Cres Garlington was awarded the Distinguished Service Cross (DSC), the nation’s second highest award for outstanding gallantry in action November 29 to December 1,1944. He died the next day, December 2, in an Army Evacuation  hospital. The action probably occurred near the Wurm River about 12 miles north of Aachen on the Siegfried Line. The Hurtgen Forest and Bastogne where the Battle of the Bulge began on December 16 are about 20 to 70 miles south of Aachen.  The Presidential Citation follows:

"The President of the United States of America, authorized by Act of Congress, July 9, 1918, takes pride in presenting the Distinguished Service Cross (Posthumously) to Second Lieutenant (Infantry) Creswell Garlington, Jr. (ASN: 0-547375), United States Army, for extraordinary heroism in connection with military operations against an armed enemy while serving as a platoon leader, Company I, 335th Infantry Regiment, 84th Infantry Division, in action against enemy forces from 29 November to 1 December 1944. Second Lieutenant Garlington's platoon was temporarily stopped during an attack by the fire of four enemy machine guns approximately three hundred yards away. He crawled forward and with hand grenades eliminating two of the positions while a member of his platoon eliminated the other two. Later the same day, he and one of his men broke up enemy patrols which tried to infiltrate through their lines. On 30 November 1944, during an enemy counterattack, he and four of his men crawled to an advantageous point and killed or wounded sixty of the enemy. On 1 December 1944, Second Lieutenant Garlington carried a wounded member of his platoon through intense enemy artillery fire to a place of safety. While directing the fire of his men, an artillery shell hit approximately ten yards away. While at the aid station he insisted that others less seriously wounded be treated first and tried to show his men the position of a concealed enemy machine gun. Second Lieutenant Garlington's intrepid actions, personal bravery and zealous devotion to duty exemplify the highest traditions of the military forces of the United States and reflect great credit upon himself, the 84th Infantry Division, and the United States Army.”
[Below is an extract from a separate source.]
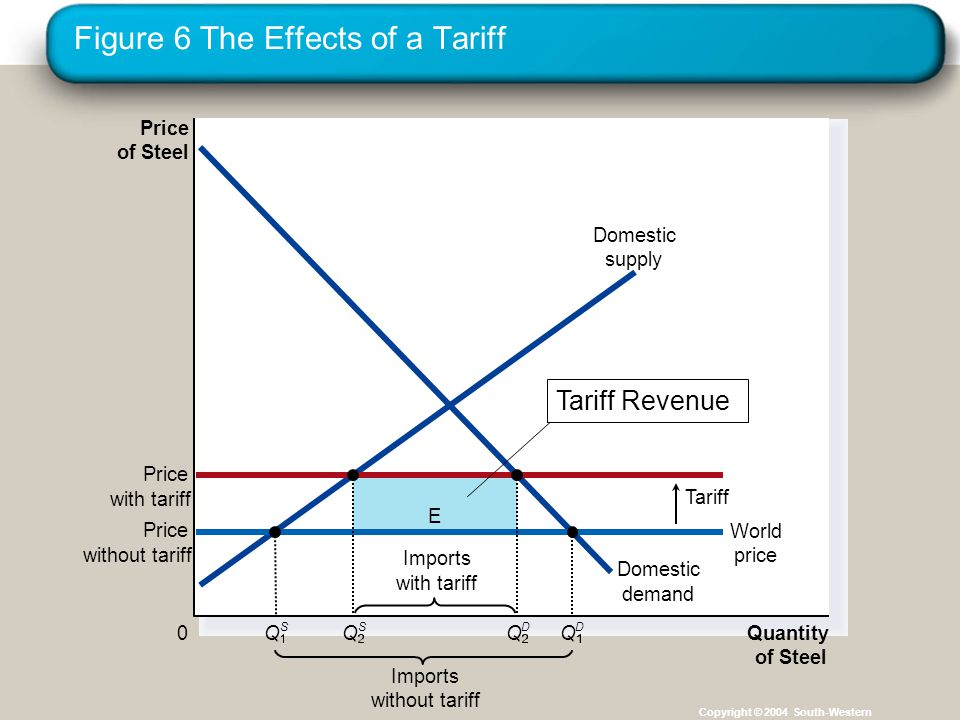 Figure 6 The Effects of a Tariff Copyright © 2004 South-Western E Price of Steel 0 Quantity of Steel Domestic supply Domestic demand Price with tariff Tariff Imports without tariff Price without tariff World price Q S Imports with tariff Q S Q D Q D Tariff Revenue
Henry Garlington flew 40 combat missions in a P-40 based near Naples, Italy. On June 5, 1944, he was strafing a truck convoy, when he was shot down and captured. Members of the truck convoy took him to tree to hang him, but a German officer intervened. He spent over a year in a Stalag Luft German POW camp. He became a flight instructor after the war. He married Jeanne Hunter Morrell of Savannah, Georgia in 1949. They had two daughters. He retired from the Air Force as a Captain in 1955. He worked for the City of Savannah and the banking industry until finally retiring. He died in February 2019 at the age of 97.
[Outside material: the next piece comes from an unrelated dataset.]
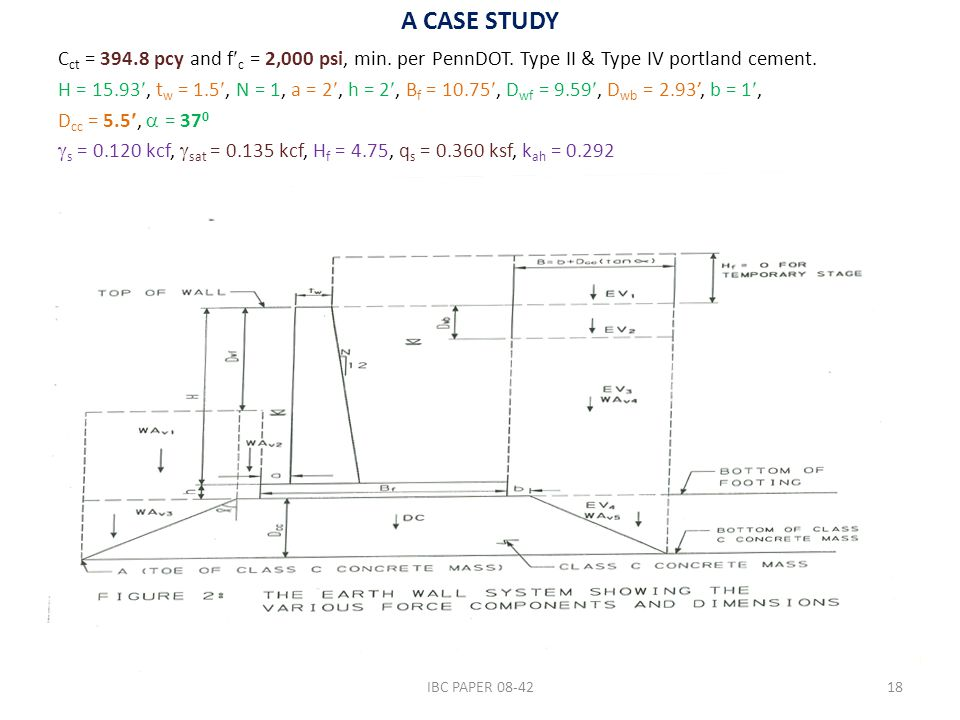 A CASE STUDY C ct = 394.8 pcy and f c = 2,000 psi, min. per PennDOT. Type II & Type IV portland cement. H = 15.93, t w = 1.5, N = 1, a = 2, h = 2, B f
“So all day long the noise of battle rolled

Among the mountains by the winter sea,

Until King Arthur’s Table, man by man,

Had fallen in Lyonnesse about their lord.”


Where shall we look to find their likes again?

When truth requires the courage of gallant men.

When wisdom and virtue must lead against folly.

When duty and honor must be more sacred than glory.


To paraphrase Tennyson via Churchill 1940 in this regard,

“Let every morning bring forth a noble chance,

And every chance bring out a noble knight.”